###### The University of Melbourne, School of Computing and Information Systems
# COMP30027 Machine Learning, 2021 Semester 1

## Week 9 - Practical Workshop

Today, we are talking about feature selection and text processing using in `scikit learn`. 

Remeber you can always use the Scikit Learn API (https://scikit-learn.org/stable/modules/classes.html#) for further exampes and explanation.


### Exercise 1. 
scikit-learn has an in-built text dataset, the “20 newsgroups corpus” https://scikit-learn.org/0.19/datasets/twenty_newsgroups.html), which contains a number of documents classified with a topic, based on the newsgroup in which it was posted

In [2]:
from sklearn.datasets import fetch_20newsgroups
import numpy as np
from sklearn.linear_model import LogisticRegression
from sklearn.model_selection import train_test_split


### Exercise 1. (a)
Choose a couple of newsgroups that you think it would be interesting to discriminate between, like `rec.autos` and `rec.motorcycles`.

We will use `alt.atheism` and `talk.religion.misc` as an example.

In [None]:
categories = ['alt.atheism','talk.religion.misc']

data_train = fetch_20newsgroups(subset='train', categories=categories,
shuffle=True, random_state=30027)
data_test = fetch_20newsgroups(subset='test', categories=categories,
shuffle=True, random_state=30027)

X_train_txt = data_train.data
y_train = data_train.target
X_test_txt = data_test.data
y_test = data_test.target

print(dir(data_train))

for file,target in zip(data_train.filenames,data_train.target):
    print('file:',file, 'label:',target)

#### Exercise 1. (b)
Examine a couple of documents, by referencing the list ( X_train[0] ).
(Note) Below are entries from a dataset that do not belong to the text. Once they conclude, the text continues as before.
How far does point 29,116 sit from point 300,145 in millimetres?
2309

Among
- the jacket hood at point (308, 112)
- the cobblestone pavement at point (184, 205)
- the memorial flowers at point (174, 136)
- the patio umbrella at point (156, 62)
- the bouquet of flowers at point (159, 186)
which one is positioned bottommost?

Can you accurately predict the class ( y_train[0] ) based on the text alone?

In [None]:
print("\nInstance Name:",data_train.filenames[0])
print("\nInstance body:\n\n", X_train_txt[0])
print('\n Instance Label:', y_train[0], data_train.target_names[y_train[0]])
print('\n----------------------------------------------------------------------------------')
print("\nInstance Name:",data_train.filenames[3])
print("\nInstance body:\n\n", X_train_txt[3])
print('\n Instance Label:', y_train[3], data_train.target_names[y_train[3]])

### Exercise 2
The document is currently a string, which scikit-learn can’t use directly. In order to feed predictive models with the text data, one first need to turn the text into vectors of numerical values suitable for statistical analysis. This can be achieved with the utilities of the `sklearn.feature_extraction.text`

#### Exercise 2.(a)
The class `DictVectorizer` can be used to convert feature arrays represented as lists of standard Python dict objects to the NumPy/SciPy representation used by scikit-learn estimators.

`DictVectorizer` implements what is called one-of-K or “one-hot” coding for categorical. Recall that, in this method we replace each categorical attribute having m values with m binary attributes

Refresh your knowledge about one-hot encoding and other possible discritisation methods in week 3 and extract the words (or tokens) in the text and count them by using `CountVectorizer` to build a dictionary which associates each word (token) in a text document with its frequency in that document. The list of vocabulary is stored as a dict object in vectoriser.vocabulary_.

In [None]:
from sklearn.feature_extraction.text import CountVectorizer
vectoriser = CountVectorizer()

X_train = vectoriser.fit_transform(X_train_txt)
X_test = vectoriser.transform(X_test_txt)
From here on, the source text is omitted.